Alongside that cautionary tale, Hicks pauses to reflect on something else revealed in these FOIA files:

There were large enough numbers of trans Britons asserting their rights to the benefits of the new welfare state to be taken for granted as a class of citizen-users, had the state chosen to see them as such. Indeed, these files may contain some of the earliest examples of how trans citizens began to emerge as a specific cohesive class arguing for their rights in British society in the 20th century. (29)
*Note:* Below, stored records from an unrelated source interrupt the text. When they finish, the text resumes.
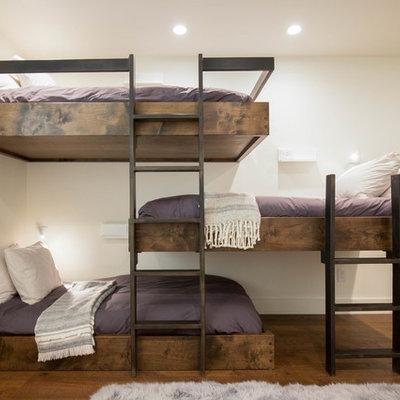 Trendy gender-neutral dark wood floor kids' room photo in Orange County with white walls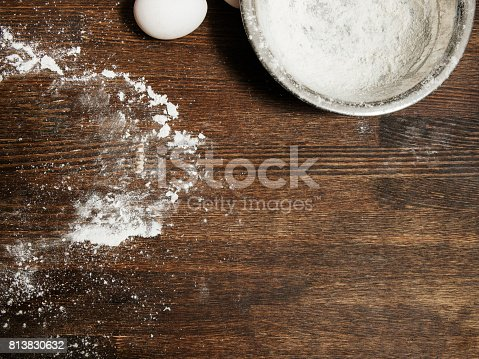 istock Dirty cooking table with flour and bowl 813830632
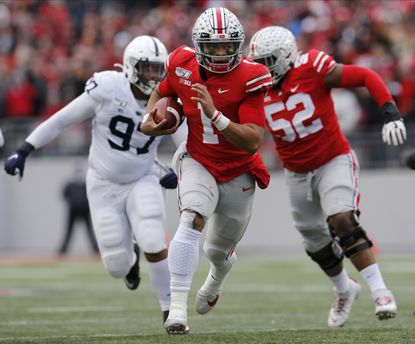 Ohio State quarterback Justin Fields runs for a first down against Penn State during the first half Saturday, Nov. 23, 2019, in Columbus, Ohio.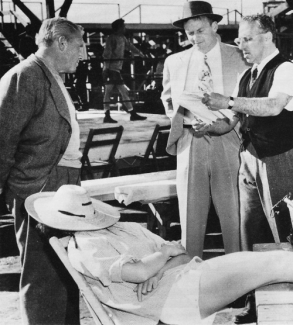 http://e-pic.tumblr.com/post/22514519446/kate-snoozes-on-the-set-of-pat-and-mike-director Hepburn naps while George Cukor talks to Spencer Tracy and Aldo Ray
Here is an inspiring point. No one wants to spend time fighting to get their name or gender corrected in a pension ledger—that so many people did so is a testament to their resolve, and an expression of queer activism that deserves our celebration.


FURTHER READING:

*NOTE (appended on July 6, 2023): I was using the first Picador paperback edition when I wrote this post. When I got my copy of the new MCD/Picador 25th Anniversary Edition, I saw that the name of the system had changed to “Reggie”: “Reggie. Also short for registration.” My guess is that that the original name had been changed for some concern about privacy in earlier editions and is now, many years later, being revealed.